**The data**
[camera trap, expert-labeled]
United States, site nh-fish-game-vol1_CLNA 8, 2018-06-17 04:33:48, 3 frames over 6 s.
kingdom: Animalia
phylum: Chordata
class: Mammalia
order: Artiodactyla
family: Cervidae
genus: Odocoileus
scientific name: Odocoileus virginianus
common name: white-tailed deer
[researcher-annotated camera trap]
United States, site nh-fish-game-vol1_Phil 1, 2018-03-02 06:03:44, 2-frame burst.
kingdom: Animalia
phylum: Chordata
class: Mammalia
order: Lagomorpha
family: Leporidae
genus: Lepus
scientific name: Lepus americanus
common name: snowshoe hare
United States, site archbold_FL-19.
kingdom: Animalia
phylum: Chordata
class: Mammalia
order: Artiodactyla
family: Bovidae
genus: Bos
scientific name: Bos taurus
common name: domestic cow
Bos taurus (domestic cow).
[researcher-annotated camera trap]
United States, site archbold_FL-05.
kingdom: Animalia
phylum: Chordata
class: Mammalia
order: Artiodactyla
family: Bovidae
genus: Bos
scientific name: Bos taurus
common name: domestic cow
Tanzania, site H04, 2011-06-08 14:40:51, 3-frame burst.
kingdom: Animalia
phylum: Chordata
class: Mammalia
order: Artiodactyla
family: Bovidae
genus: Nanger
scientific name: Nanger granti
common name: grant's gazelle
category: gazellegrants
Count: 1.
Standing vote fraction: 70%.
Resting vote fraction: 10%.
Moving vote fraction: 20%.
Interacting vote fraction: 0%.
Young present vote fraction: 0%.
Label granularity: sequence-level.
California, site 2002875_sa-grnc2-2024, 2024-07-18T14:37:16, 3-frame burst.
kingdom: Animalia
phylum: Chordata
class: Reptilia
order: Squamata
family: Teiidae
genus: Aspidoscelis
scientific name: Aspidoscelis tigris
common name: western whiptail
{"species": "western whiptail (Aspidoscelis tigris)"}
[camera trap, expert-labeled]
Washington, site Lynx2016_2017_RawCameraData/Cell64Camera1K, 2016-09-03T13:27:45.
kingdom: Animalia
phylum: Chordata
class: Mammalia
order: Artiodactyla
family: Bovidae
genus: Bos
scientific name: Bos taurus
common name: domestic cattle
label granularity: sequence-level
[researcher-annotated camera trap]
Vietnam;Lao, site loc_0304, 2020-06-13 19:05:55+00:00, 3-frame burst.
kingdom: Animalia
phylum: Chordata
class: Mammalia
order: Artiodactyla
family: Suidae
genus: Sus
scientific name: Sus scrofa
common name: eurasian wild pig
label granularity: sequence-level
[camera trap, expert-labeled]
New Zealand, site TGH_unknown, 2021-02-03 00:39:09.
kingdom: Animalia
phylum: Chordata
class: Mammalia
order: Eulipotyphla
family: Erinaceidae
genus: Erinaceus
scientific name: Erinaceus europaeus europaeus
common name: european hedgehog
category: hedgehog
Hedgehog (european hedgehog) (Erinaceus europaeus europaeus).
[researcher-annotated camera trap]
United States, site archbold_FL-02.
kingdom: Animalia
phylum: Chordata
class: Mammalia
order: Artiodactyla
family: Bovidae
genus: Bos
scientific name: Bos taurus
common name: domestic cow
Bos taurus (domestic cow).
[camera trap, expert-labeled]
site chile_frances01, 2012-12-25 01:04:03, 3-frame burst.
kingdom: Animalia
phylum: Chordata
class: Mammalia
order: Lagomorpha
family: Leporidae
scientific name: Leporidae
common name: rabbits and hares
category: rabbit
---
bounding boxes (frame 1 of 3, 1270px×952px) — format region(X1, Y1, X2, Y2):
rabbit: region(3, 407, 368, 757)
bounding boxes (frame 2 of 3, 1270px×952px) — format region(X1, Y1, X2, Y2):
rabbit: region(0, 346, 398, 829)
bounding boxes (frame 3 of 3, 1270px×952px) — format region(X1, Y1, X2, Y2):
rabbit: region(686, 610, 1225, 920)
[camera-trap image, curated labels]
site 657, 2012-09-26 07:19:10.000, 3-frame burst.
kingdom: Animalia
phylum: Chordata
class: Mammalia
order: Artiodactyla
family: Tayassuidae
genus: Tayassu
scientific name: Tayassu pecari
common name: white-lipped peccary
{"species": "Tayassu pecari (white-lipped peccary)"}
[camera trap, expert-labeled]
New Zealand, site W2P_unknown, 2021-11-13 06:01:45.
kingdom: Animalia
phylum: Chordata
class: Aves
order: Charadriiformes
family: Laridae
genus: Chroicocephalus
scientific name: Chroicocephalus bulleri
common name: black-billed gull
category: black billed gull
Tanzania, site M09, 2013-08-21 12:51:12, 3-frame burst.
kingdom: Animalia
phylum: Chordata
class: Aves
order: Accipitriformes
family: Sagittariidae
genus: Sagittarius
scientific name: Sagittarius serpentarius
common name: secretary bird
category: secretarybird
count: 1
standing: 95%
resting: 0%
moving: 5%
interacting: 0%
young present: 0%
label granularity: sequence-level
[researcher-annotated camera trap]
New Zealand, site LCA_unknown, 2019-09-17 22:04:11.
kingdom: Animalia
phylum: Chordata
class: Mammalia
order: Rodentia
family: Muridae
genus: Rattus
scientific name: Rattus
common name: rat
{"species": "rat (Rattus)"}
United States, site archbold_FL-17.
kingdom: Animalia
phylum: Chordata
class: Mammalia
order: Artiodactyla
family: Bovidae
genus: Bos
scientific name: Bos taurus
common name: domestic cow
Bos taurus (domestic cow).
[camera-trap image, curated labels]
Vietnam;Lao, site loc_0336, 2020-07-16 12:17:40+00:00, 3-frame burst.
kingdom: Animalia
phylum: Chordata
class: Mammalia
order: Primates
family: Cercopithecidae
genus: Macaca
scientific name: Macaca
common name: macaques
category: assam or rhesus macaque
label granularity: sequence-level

**Aim of the exercise**
Above are the records; copy exactly the lines from the line with "site 657, 2012-09-26" through the line with "genus: Macaca", both included.

**Result**
site 657, 2012-09-26 07:19:10.000, 3-frame burst.
kingdom: Animalia
phylum: Chordata
class: Mammalia
order: Artiodactyla
family: Tayassuidae
genus: Tayassu
scientific name: Tayassu pecari
common name: white-lipped peccary
{"species": "Tayassu pecari (white-lipped peccary)"}
[camera trap, expert-labeled]
New Zealand, site W2P_unknown, 2021-11-13 06:01:45.
kingdom: Animalia
phylum: Chordata
class: Aves
order: Charadriiformes
family: Laridae
genus: Chroicocephalus
scientific name: Chroicocephalus bulleri
common name: black-billed gull
category: black billed gull
Tanzania, site M09, 2013-08-21 12:51:12, 3-frame burst.
kingdom: Animalia
phylum: Chordata
class: Aves
order: Accipitriformes
family: Sagittariidae
genus: Sagittarius
scientific name: Sagittarius serpentarius
common name: secretary bird
category: secretarybird
count: 1
standing: 95%
resting: 0%
moving: 5%
interacting: 0%
young present: 0%
label granularity: sequence-level
[researcher-annotated camera trap]
New Zealand, site LCA_unknown, 2019-09-17 22:04:11.
kingdom: Animalia
phylum: Chordata
class: Mammalia
order: Rodentia
family: Muridae
genus: Rattus
scientific name: Rattus
common name: rat
{"species": "rat (Rattus)"}
United States, site archbold_FL-17.
kingdom: Animalia
phylum: Chordata
class: Mammalia
order: Artiodactyla
family: Bovidae
genus: Bos
scientific name: Bos taurus
common name: domestic cow
Bos taurus (domestic cow).
[camera-trap image, curated labels]
Vietnam;Lao, site loc_0336, 2020-07-16 12:17:40+00:00, 3-frame burst.
kingdom: Animalia
phylum: Chordata
class: Mammalia
order: Primates
family: Cercopithecidae
genus: Macaca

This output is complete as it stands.